* **Estratto fornito**:
= = = = = = =
F-16 statunitensi arrivano negli Emirati Arabi Uniti


Diversi F-16 dell’U.S. Air Force sono arrivati dalla Germania negli Emirati Arabi Uniti per aumentare il livello di deterrenza e promuovere la stabilità all’interno dell’area sotto la competenza dell’U.S. Central Command (USCENTCOM).

I Fighting Falcon appartengono al 480th Fighter Squadron del 52th Fighter Wing di stanza a Spangdahlem ed hanno raggiunto la base di Al Jafra assieme a personale operativo in modo da essere subito pronti per l’impiego in operazioni della Coalizione.

Il dispiegamento del 480th Fighter Squadron dimostra l’agilità dell’USAF e la volontà del CENTCOM di aumentare la sicurezza e la stabilità nella ragione in concerto con gli alleati e partner. Durante il dispiegamento l’unità condurrà una grande varietà di missioni, incluse missioni di combattimento e addestramento con i partner regionali, aumentando la reattività e acquisendo esperienza in modo da essere preparati per supportare le operazioni future

Tale operazione, chiamata Dynamic Force Employment, è stata eseguita l’ultima volta dal CENTCOM nell’ottobre 2019 con F-16 di stanza presso la base di Aviano.

Il 480th Fighter Squadron è uno dei reparti che dovrebbe essere spostato dalla Germania all’Italia, presso la base di Aviano.

I caccia sono dispiegati presso la base aerea di Al Dhafra dove è presenta una massiccia rappresentanza dell’USAF con F-15C Eagle, F-15E Strike Eagle, F-22 Raptor, F-35A Lighting II, KC-10A Extender, U-2 Dragon Lady, EQ-4B e RQ-4B. Nel medesimo sedime è presente anche l’Aeronautica francese (Dassault Rafale) e chiaramente quella degli Emirati Arabi Uniti (Mirage 2000 e F-16E/F). La protezione della base è assicurata dall’U.S. Army con il Patriot.
= = = = = = =
* **Elenco fornito**:

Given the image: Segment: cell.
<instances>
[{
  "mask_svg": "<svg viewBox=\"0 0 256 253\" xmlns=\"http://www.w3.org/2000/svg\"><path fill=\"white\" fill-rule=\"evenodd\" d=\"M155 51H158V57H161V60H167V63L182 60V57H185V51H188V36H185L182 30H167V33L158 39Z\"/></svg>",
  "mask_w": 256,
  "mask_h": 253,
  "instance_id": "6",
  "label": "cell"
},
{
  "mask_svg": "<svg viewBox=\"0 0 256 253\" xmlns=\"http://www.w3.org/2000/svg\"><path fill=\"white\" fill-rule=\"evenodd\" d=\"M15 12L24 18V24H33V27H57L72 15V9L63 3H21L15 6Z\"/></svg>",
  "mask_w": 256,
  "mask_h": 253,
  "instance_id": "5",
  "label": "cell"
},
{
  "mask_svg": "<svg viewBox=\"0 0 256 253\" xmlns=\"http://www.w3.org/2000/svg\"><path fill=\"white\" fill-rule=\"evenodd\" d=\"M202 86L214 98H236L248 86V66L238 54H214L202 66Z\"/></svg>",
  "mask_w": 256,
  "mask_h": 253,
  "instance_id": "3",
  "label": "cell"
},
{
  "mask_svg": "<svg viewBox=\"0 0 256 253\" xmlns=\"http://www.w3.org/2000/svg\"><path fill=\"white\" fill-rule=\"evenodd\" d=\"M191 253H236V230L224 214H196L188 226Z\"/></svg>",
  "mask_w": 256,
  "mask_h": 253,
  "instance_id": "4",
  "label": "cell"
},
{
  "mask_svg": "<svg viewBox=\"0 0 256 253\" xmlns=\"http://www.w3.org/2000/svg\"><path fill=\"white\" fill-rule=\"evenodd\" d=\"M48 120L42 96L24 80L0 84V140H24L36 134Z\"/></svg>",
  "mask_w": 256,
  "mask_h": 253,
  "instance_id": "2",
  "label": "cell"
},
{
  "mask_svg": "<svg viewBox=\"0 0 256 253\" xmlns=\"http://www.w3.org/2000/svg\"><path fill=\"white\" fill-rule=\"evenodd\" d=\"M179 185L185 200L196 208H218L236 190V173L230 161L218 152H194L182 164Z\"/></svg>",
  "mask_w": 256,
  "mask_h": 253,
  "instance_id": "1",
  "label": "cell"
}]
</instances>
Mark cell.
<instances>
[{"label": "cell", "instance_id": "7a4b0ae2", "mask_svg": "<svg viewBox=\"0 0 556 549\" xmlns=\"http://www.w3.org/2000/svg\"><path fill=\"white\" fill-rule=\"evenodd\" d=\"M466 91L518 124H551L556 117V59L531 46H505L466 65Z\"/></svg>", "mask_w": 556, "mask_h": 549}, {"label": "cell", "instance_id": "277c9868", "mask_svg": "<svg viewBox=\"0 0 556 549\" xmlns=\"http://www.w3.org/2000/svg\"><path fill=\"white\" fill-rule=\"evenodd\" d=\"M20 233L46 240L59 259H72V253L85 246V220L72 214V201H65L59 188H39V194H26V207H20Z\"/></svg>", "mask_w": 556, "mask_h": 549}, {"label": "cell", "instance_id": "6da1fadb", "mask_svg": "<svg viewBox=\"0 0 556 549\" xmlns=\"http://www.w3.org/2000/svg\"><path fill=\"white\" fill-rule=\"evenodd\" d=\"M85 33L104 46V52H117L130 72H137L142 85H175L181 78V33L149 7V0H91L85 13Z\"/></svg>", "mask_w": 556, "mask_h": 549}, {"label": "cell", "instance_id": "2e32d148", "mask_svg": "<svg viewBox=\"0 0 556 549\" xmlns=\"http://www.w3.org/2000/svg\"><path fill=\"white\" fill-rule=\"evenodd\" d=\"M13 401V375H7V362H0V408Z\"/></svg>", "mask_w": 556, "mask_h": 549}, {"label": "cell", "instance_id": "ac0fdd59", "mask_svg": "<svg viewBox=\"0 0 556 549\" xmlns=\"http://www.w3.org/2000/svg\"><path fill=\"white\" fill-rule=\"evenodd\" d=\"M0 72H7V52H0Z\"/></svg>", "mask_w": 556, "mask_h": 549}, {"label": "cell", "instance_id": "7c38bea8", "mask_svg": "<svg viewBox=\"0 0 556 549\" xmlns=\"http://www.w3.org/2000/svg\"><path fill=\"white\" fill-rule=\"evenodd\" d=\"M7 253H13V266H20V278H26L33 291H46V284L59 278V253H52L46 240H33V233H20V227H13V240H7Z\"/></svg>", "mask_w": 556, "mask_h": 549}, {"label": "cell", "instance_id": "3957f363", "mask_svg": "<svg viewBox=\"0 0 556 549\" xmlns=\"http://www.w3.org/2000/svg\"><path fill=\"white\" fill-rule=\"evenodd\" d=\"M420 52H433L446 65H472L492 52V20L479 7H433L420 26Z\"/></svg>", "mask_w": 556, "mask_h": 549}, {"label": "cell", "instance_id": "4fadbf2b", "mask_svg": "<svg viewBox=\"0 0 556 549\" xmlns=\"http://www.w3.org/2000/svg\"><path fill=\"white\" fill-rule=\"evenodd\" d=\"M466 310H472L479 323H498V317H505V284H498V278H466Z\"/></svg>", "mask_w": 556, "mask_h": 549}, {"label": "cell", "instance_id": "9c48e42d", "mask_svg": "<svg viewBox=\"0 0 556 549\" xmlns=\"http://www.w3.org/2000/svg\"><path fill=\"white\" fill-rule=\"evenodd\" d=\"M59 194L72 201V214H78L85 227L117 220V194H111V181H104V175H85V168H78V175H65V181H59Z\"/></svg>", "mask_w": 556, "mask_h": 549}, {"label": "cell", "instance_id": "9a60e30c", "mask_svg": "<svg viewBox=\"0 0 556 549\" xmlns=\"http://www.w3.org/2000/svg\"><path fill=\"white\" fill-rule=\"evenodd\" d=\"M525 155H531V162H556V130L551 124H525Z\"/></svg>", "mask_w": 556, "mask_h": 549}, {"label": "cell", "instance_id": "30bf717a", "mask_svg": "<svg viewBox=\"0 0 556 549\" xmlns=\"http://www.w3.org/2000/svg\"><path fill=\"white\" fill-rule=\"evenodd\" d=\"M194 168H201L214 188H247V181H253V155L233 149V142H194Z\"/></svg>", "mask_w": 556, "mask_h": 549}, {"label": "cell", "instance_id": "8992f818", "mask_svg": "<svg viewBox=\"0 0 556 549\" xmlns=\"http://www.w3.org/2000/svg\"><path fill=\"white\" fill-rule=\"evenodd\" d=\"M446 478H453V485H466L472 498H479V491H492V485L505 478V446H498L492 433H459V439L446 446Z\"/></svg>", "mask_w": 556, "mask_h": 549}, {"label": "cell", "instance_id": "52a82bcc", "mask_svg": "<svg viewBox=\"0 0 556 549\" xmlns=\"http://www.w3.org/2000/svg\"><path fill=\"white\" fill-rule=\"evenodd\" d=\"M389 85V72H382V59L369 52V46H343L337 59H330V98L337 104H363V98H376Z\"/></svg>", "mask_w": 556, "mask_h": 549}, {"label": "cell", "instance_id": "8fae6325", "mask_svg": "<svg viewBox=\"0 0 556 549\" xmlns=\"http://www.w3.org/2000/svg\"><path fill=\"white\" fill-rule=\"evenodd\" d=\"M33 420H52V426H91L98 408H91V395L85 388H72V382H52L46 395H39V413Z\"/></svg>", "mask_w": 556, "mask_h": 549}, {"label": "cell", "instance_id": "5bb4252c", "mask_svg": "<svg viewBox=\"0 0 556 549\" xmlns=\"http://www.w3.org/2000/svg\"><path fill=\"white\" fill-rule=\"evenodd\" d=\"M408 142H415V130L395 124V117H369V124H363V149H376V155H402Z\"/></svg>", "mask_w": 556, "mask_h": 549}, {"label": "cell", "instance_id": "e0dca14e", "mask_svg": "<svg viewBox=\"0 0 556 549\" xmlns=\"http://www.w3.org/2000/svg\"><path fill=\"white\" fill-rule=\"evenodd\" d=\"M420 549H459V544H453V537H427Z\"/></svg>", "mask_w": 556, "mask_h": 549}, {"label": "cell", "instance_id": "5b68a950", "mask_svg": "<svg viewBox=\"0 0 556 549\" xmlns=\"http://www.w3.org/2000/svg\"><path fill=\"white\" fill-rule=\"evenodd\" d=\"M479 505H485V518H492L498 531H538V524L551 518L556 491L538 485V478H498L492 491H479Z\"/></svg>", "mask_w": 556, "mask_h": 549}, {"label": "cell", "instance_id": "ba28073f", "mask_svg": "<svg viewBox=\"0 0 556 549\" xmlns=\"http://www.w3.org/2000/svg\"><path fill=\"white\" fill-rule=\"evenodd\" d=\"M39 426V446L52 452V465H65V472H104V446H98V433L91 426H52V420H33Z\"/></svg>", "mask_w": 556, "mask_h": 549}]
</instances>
= = = = = = =
* **Esercizi da svolgere**:
a: Secondo l'articolo sugli F-16 negli Emirati, a quale squadrone appartengono i Fighting Falcon arrivati dalla Germania?
b: Riassumi in due frasi l'articolo sugli F-16 negli Emirati.
c: Restituisci senza alcuna modifica il tratto dell'articolo sugli F-16 negli Emirati che va da "Il dispiegamento del" fino a "stanza presso la base di Aviano.".

* **Esercizio svolto**:
a: Al 480th Fighter Squadron del 52th Fighter Wing, di stanza a Spangdahlem.

b: Diversi F-16 del 480th Fighter Squadron dell'U.S. Air Force sono arrivati dalla Germania negli Emirati Arabi Uniti per aumentare la deterrenza e la stabilità nell'area dell'U.S. Central Command, dove condurranno missioni di combattimento e di addestramento con i partner regionali. L'operazione, chiamata Dynamic Force Employment, era stata eseguita l'ultima volta dal CENTCOM nell'ottobre 2019 con F-16 di stanza ad Aviano, base in cui il 480th Fighter Squadron dovrebbe essere trasferito.

c:
Il dispiegamento del 480th Fighter Squadron dimostra l’agilità dell’USAF e la volontà del CENTCOM di aumentare la sicurezza e la stabilità nella ragione in concerto con gli alleati e partner. Durante il dispiegamento l’unità condurrà una grande varietà di missioni, incluse missioni di combattimento e addestramento con i partner regionali, aumentando la reattività e acquisendo esperienza in modo da essere preparati per supportare le operazioni future

Tale operazione, chiamata Dynamic Force Employment, è stata eseguita l’ultima volta dal CENTCOM nell’ottobre 2019 con F-16 di stanza presso la base di Aviano.